Problems to work on:
1. Please print everything in the thread on reversed integral limits from "In that model" down to "to work property.", copying each word as it appears.
2. Please continue the thread on reversed integral limits, picking up right after its final sentence.

Source text:
————
Why is $\int_a^b f(x)dx$ defined as $-\int_b^a f(x)dx$ for $b<a$?

Question

I know with this definition "mathematics doesn't break" (sorry I don't know how to express it better, I mean that calculations and proofs work out), but is there a way you can interprete it? I figured that visually it would mean that $\int_a^b f(x)dx$ is equal to the area above the graph of f mirrored about the x-axis in the intervall $(b,a)$, which is not very insightful to me. How can you make sense of it? Thanks in advance.

Answer 1

You're right, the “area metaphor” for the integral doesn't justify this convention that well. Negative area is kind of dubious.

You might try instead the “displacement metaphor” for the integral. If $v(t)$ is the velocity of a particle at time $t$, then $\int_{a}^b v(t)\,dt$ is the displacement between the particle at time $a$ and time $b$. I say displacement instead of distance to allow for direction. If positive displacement were measured to the right, then negative displacement would go to the left.

What would $\int_b^a v(t)\,dt$ be? One way to think about it is the same displacement result, but instead running time backwards from $b$ to $a$. And the displacement from $t=b$ to $t=a$ (backwards) should be the opposite of the displacement from $t=a$ to $t=b$. Meaning, same magnitude but opposite sign.

Answer 2

You can (often) think of that area for $a < b$ and positive $f$ as what's on your left as you move from $a$ to $b$, up to $f$, back along the graph then down to $a$.

In that model areas on your right are negative. That gives the correct answer when $f$ takes on negative values, and it reverses sign when you reverse direction by swapping $a$ and $b$.

Answer 3

This is because the integral must satisfy additivity w.r.t. integrals, which implies $$\int_a^b f(x)\,\mathrm d x+\int_b^a f(x)\,\mathrm d x=\int_a^a f(x)\,\mathrm d x=0.$$

Answer 4

If $f(t)$ is your velocity at time $t,$ then $\int_{t_0}^{t} f(t)\,dt$ is the amount of distance you must add to your position at time $t_0$ to get your position at time $t$. This wouldn't be true for $t<t_0$ if we didn't define it this way. In particular, we'd want $\int_{t_0}^{t_1} f(t)\,dt=-\int_{t_1}^{t_0} f(t)\,dt$ if we wanted this to work property.
————
Listed records:
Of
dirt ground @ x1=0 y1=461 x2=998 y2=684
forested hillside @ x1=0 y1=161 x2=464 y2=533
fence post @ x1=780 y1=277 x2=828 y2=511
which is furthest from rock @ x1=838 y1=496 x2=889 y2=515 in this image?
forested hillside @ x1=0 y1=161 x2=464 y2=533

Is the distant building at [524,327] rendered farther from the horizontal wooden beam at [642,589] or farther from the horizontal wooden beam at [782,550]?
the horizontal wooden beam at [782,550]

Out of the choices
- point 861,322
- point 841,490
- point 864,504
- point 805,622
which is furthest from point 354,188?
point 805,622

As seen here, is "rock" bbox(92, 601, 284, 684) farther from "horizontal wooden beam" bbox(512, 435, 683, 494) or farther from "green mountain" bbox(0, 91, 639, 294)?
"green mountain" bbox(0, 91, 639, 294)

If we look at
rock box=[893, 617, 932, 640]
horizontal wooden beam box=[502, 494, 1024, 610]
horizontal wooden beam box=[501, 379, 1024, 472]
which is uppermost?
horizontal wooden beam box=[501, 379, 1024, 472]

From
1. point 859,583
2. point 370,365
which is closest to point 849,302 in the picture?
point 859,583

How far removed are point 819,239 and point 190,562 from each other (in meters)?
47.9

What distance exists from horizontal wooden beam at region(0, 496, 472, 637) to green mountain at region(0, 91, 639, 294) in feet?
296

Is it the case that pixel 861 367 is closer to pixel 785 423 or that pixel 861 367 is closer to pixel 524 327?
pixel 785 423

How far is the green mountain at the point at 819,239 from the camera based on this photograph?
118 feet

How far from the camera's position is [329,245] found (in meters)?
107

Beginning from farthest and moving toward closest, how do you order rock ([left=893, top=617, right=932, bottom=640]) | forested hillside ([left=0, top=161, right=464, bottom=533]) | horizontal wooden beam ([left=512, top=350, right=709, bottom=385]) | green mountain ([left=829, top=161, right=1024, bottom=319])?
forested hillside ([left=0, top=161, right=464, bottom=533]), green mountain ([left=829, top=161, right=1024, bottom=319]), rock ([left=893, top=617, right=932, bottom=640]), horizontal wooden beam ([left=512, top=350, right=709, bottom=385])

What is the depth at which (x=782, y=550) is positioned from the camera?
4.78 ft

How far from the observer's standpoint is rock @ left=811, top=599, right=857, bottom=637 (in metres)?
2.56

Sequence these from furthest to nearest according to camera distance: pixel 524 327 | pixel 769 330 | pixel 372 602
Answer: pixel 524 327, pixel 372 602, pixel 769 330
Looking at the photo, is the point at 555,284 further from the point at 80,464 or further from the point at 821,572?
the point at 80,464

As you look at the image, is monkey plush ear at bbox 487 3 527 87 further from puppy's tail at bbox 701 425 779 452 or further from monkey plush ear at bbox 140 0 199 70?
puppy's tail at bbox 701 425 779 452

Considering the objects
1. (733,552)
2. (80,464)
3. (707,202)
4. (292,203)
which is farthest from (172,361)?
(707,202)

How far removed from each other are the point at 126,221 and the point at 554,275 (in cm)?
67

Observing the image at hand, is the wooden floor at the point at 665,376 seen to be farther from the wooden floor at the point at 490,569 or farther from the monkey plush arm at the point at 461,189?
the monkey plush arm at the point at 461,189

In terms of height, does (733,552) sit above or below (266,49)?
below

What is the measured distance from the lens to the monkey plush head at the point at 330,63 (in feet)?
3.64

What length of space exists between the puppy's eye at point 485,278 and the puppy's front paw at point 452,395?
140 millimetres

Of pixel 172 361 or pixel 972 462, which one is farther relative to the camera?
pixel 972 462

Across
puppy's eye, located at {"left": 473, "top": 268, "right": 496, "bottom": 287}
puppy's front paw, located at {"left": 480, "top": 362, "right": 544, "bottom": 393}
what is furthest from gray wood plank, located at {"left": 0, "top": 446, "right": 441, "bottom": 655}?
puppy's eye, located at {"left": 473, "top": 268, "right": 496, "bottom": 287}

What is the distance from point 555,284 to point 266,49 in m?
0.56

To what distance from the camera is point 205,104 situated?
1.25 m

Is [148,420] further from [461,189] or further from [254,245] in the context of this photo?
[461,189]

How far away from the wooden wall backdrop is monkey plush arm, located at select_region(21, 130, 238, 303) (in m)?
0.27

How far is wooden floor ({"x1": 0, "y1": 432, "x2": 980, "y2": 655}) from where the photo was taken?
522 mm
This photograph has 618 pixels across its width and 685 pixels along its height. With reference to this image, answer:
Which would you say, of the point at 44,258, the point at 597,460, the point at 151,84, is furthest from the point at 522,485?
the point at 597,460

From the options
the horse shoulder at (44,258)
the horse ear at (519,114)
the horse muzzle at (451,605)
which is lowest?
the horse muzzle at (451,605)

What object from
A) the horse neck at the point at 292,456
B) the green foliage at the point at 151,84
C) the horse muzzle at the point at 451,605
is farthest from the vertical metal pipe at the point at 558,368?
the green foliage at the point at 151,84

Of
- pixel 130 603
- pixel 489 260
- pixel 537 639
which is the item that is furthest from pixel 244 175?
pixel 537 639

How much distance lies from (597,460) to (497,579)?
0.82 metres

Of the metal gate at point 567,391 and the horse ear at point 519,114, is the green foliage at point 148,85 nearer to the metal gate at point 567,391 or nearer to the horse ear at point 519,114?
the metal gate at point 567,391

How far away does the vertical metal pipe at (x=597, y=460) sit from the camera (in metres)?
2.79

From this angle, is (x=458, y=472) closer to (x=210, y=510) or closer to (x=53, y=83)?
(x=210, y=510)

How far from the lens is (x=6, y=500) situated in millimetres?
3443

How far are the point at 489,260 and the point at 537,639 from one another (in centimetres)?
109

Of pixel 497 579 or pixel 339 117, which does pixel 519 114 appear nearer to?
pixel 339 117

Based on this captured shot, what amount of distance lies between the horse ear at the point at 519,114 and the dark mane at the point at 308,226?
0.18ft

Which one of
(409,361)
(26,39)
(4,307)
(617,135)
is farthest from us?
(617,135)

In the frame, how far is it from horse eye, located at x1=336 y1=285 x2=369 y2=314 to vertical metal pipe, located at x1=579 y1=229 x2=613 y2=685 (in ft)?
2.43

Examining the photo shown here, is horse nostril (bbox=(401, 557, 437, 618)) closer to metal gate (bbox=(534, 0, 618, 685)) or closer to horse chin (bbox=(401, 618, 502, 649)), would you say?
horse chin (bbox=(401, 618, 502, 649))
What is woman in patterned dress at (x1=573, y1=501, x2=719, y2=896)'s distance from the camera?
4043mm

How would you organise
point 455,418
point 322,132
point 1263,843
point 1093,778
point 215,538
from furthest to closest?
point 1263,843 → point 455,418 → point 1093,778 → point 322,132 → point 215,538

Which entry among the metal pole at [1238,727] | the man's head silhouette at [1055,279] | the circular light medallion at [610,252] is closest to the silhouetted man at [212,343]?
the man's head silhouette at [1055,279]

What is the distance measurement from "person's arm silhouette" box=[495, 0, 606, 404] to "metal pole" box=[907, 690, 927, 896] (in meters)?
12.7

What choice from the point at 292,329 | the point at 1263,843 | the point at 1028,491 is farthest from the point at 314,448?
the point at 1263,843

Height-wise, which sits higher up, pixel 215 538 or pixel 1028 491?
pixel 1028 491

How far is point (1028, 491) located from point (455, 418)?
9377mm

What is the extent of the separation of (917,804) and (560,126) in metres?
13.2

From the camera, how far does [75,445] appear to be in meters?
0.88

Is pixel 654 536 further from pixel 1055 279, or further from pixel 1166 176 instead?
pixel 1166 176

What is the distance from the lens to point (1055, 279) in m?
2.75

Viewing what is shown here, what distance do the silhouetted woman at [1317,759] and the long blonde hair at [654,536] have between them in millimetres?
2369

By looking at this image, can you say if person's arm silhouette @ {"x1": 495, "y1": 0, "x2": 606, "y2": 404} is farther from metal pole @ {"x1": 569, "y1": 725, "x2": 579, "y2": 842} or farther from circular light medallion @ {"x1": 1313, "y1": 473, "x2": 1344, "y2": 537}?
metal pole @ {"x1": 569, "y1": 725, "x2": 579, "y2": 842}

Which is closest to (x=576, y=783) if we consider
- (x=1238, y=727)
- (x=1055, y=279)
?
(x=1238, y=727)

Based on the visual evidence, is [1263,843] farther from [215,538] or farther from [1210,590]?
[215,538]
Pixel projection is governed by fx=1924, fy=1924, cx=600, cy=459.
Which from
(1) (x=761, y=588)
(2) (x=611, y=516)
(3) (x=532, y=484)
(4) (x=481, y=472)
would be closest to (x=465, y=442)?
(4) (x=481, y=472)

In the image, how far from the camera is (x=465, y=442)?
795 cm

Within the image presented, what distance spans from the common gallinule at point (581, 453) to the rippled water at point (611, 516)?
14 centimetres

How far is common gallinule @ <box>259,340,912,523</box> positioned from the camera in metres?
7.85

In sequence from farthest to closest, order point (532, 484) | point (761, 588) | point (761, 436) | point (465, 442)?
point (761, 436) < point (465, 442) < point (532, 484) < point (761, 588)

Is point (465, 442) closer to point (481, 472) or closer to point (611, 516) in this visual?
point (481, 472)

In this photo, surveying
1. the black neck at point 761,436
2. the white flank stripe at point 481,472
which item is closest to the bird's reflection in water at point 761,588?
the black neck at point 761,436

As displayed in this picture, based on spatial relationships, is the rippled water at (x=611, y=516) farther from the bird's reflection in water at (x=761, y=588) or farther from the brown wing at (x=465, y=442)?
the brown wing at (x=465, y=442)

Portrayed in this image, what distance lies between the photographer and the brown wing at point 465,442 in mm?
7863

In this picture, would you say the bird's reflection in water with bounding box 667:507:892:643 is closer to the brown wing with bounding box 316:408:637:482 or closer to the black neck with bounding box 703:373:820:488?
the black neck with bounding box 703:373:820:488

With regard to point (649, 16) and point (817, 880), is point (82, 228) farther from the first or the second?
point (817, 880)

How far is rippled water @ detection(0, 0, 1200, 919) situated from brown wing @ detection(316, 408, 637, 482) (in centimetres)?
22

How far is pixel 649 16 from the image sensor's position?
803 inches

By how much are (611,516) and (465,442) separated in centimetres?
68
————
Responses in order:
1.
In that model areas on your right are negative. That gives the correct answer when $f$ takes on negative values, and it reverses sign when you reverse direction by swapping $a$ and $b$.

Answer 3

This is because the integral must satisfy additivity w.r.t. integrals, which implies $$\int_a^b f(x)\,\mathrm d x+\int_b^a f(x)\,\mathrm d x=\int_a^a f(x)\,\mathrm d x=0.$$

Answer 4

If $f(t)$ is your velocity at time $t,$ then $\int_{t_0}^{t} f(t)\,dt$ is the amount of distance you must add to your position at time $t_0$ to get your position at time $t$. This wouldn't be true for $t<t_0$ if we didn't define it this way. In particular, we'd want $\int_{t_0}^{t_1} f(t)\,dt=-\int_{t_1}^{t_0} f(t)\,dt$ if we wanted this to work property.

2.
Answer 5

We can state that if a < b, then the length of the interval [a, b], $L = b - a$ and what the define integral make is suming all $\delta x$ from a to b, of course $L=\int_{a}^{b}dx=b-a$, the integral is the the interval length, if you compute it backwards $-L=-\int_{b}^{a}dx=a-b=-(b-a)$. Moreover in the Riemann sum partition's definition you have a < b and $P=\{a=x_0<x_1<...<x_n=b\}$ to define $\int_{a}^{b}dx$ so if you take the integral from b to a, what your are doing is suming up to the negative side since you start from b but you sum negative infinitesimals with respect to b.

Answer 6

$\int_a^bf(x)dx=-\int_b^af(x)dx$ in general... just look at the definition of the integral as a limit of Riemann sums (we get the exact same sums except moving in the reverse direction from $b$ to $a$)

Consider, for instance, an increasing $f$ and a partition of $[a,b]$ into one interval... You get a lower sum $f(a)(b-a)$ which corresponds to a lower sum $f(a)(a-b)$ for the second integral. In this way you can pair off the terms of the approximating sums...

As we are dealing for the most part with "nice" functions, i.e. integrable, we can break the function into increasing and decreasing parts, and then add up and take limits...

Alternatively, and this is sort of "hand waving", we can replace $dx$ by $-dx$ in moving from $b$ to $a$...